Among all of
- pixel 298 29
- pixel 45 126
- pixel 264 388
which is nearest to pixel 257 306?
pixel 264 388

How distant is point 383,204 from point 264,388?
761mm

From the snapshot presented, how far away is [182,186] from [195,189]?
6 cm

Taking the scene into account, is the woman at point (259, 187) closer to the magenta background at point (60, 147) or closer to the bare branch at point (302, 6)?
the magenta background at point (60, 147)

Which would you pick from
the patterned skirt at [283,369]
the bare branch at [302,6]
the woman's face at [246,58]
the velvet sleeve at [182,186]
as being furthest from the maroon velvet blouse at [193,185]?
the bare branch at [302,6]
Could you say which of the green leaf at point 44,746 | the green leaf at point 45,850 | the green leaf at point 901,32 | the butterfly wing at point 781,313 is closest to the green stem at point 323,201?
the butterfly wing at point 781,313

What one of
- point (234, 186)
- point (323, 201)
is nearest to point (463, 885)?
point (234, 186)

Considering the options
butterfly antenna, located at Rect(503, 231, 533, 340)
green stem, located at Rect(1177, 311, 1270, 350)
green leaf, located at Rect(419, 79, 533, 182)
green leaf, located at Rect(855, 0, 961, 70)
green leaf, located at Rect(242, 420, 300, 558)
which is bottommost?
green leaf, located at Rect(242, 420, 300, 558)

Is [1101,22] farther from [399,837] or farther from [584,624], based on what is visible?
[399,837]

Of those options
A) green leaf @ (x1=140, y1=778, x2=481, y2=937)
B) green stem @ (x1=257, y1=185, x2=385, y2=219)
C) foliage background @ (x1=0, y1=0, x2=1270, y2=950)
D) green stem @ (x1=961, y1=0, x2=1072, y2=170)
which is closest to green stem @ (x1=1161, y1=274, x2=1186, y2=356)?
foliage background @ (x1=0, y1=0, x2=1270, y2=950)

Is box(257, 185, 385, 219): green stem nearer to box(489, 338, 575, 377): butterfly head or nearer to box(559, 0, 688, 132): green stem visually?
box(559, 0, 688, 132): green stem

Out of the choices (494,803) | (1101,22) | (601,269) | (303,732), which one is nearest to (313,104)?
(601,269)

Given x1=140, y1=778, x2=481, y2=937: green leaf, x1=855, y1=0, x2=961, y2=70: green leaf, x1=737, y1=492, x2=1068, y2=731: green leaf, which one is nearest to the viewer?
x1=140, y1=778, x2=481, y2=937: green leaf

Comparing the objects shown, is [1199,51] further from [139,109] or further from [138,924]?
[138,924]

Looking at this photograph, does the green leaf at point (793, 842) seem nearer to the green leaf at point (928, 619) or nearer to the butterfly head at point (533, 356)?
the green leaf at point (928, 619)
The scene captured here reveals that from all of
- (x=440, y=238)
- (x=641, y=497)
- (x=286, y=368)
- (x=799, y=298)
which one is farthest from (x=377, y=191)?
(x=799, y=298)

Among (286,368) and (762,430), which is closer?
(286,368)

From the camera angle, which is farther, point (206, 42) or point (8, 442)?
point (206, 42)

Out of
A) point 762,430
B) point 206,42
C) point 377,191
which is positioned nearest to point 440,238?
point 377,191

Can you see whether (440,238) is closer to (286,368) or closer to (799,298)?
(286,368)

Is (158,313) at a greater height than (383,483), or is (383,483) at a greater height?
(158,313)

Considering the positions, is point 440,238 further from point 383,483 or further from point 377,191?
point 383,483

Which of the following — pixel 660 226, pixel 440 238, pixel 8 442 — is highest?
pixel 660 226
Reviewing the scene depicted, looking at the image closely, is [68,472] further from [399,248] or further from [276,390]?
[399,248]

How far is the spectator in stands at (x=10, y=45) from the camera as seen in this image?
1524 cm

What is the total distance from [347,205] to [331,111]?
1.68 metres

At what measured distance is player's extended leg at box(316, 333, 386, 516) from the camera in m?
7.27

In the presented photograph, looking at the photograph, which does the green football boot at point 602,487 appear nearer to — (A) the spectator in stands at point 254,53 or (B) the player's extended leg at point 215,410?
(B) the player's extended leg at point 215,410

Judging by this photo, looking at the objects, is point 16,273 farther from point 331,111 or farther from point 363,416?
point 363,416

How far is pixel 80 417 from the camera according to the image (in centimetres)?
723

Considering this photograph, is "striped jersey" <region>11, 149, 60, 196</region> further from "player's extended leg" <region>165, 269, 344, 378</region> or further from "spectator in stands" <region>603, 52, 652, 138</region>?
+---+
#### Short task:
Your task is to repeat the data exactly, with nothing left out.

#### Finished task:
Among all of
- pixel 298 29
- pixel 45 126
- pixel 264 388
which is nearest to pixel 257 306?
pixel 264 388

How distant is point 383,204 from point 264,388?
761mm

From the snapshot presented, how far away is [182,186] from [195,189]?
6 cm

Taking the scene into account, is the woman at point (259, 187) closer to the magenta background at point (60, 147) or closer to the bare branch at point (302, 6)?
the magenta background at point (60, 147)

Which would you pick from
the patterned skirt at [283,369]
the bare branch at [302,6]
the woman's face at [246,58]
the velvet sleeve at [182,186]
as being furthest from the maroon velvet blouse at [193,185]?
the bare branch at [302,6]
Could you say which of the green leaf at point 44,746 | the green leaf at point 45,850 | the green leaf at point 901,32 | the butterfly wing at point 781,313 is closest to the green stem at point 323,201?
the butterfly wing at point 781,313

What one of
- point (234, 186)
- point (323, 201)
is nearest to point (463, 885)?
point (234, 186)

Considering the options
butterfly antenna, located at Rect(503, 231, 533, 340)
green stem, located at Rect(1177, 311, 1270, 350)
green leaf, located at Rect(419, 79, 533, 182)
green leaf, located at Rect(855, 0, 961, 70)
green leaf, located at Rect(242, 420, 300, 558)
which is bottommost?
green leaf, located at Rect(242, 420, 300, 558)

Is [1101,22] farther from [399,837] or farther from [584,624], based on what is visible?
[399,837]

Of those options
A) green leaf @ (x1=140, y1=778, x2=481, y2=937)
B) green stem @ (x1=257, y1=185, x2=385, y2=219)
C) foliage background @ (x1=0, y1=0, x2=1270, y2=950)
D) green stem @ (x1=961, y1=0, x2=1072, y2=170)
which is closest to green stem @ (x1=1161, y1=274, x2=1186, y2=356)?
foliage background @ (x1=0, y1=0, x2=1270, y2=950)

Is box(257, 185, 385, 219): green stem nearer to box(489, 338, 575, 377): butterfly head or nearer to box(559, 0, 688, 132): green stem visually?
box(559, 0, 688, 132): green stem

Out of the choices (494,803) | (1101,22) | (601,269) | (303,732), which one is nearest to (313,104)?
(601,269)

Given x1=140, y1=778, x2=481, y2=937: green leaf, x1=855, y1=0, x2=961, y2=70: green leaf, x1=737, y1=492, x2=1068, y2=731: green leaf, which one is nearest to the viewer?
x1=140, y1=778, x2=481, y2=937: green leaf

Comparing the objects shown, is [1199,51] further from [139,109] or further from [138,924]?
[138,924]

Looking at this photograph, does the green leaf at point (793, 842) seem nearer to the green leaf at point (928, 619) or nearer to the butterfly head at point (533, 356)?
the green leaf at point (928, 619)
The scene captured here reveals that from all of
- (x=440, y=238)
- (x=641, y=497)
- (x=286, y=368)
- (x=799, y=298)
which one is farthest from (x=377, y=191)?
(x=799, y=298)

Among (286,368) and (762,430), which is closer?
(286,368)

From the camera angle, which is farther, point (206, 42) or point (8, 442)?
point (206, 42)

Out of
A) point 762,430
B) point 206,42
C) point 377,191
which is positioned nearest to point 440,238?
point 377,191

Can you see whether (440,238) is closer to (286,368) or closer to (799,298)?
(286,368)

Is (158,313) at a greater height than (383,483), or is (383,483) at a greater height?
(158,313)

Considering the positions, is point 440,238 further from point 383,483 or further from point 377,191?
point 383,483

Which of the following — pixel 660 226, pixel 440 238, pixel 8 442 — is highest?
pixel 660 226
Reviewing the scene depicted, looking at the image closely, is [68,472] further from [399,248] or further from [276,390]?
[399,248]

How far is the spectator in stands at (x=10, y=45) from the camera as seen in this image?
1524 cm

What is the total distance from [347,205] to [331,111]?
1.68 metres

At what measured distance is player's extended leg at box(316, 333, 386, 516) from the camera in m?
7.27

In the presented photograph, looking at the photograph, which does the green football boot at point 602,487 appear nearer to — (A) the spectator in stands at point 254,53 or (B) the player's extended leg at point 215,410?
(B) the player's extended leg at point 215,410

Judging by this photo, looking at the objects, is point 16,273 farther from point 331,111 or farther from point 363,416?
point 363,416

How far is pixel 80 417 from the camera according to the image (in centimetres)?
723

Considering this photograph, is "striped jersey" <region>11, 149, 60, 196</region> further from "player's extended leg" <region>165, 269, 344, 378</region> or further from "spectator in stands" <region>603, 52, 652, 138</region>?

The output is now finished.